In this paper, we report the functional characterization of TbKIN-D in the procyclic form of T. brucei. TbKIN-D possesses a highly divergent motor domain in which the conserved lysine residue in the P-loop is replaced by arginine and two well-conserved motifs, the switch I (SSRSH) and switch II (DLAGSE), are missing (Fig. 1A). The two switch motifs form a salt-bridge that closes the nucleotide-binding cleft, enabling the motor to hydrolyze ATP (Sablin et al., 1996; Parke et al., 2010). Nevertheless, our results showed that despite lacking these conserved residues, TbKIN-D was capable of hydrolyzing ATP (Fig. 1B), suggesting that the absence of the lysine residue and the two switch motifs may be compensated by arginine and other residues, respectively.
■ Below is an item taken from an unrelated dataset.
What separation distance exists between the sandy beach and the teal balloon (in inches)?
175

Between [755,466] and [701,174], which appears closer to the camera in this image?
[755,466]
Replacement of the lysine residue by arginine and the absence of switch I and II motifs were also observed in TbKIN-B, another orphan kinesin that plays essential roles in spindle assembly and chromosome segregation in trypanosomes (Li et al., 2008b; Li et al., 2008a). Intriguingly, among the 15 orphan kinesins in trypanosomes, only TbKIN-D and TbKIN-B lack the lysine residue and the two switch motifs (Fig. 1A), both of which are essential for trypanosome viability (Fig. 2) (Li et al., 2008b). Moreover, the conserved threonine/serine residue immediately downstream of the lysine residue found in many kinesins is replaced with a valine residue in TbKIN-D (Fig. 1A). The Thr/Ser residue in the kinesin motor domain appears to control motor activity because a Thr/Asn or Thr/Ile mutation is able to convert the protein to a so-called ‘rigor’ kinesin that binds microtubules very tightly even in the presence of ATP (Nakata and Hirokawa, 1995). In this regard, it would be interesting to investigate whether TbKIN-D possesses similar properties like the rigor kinesin.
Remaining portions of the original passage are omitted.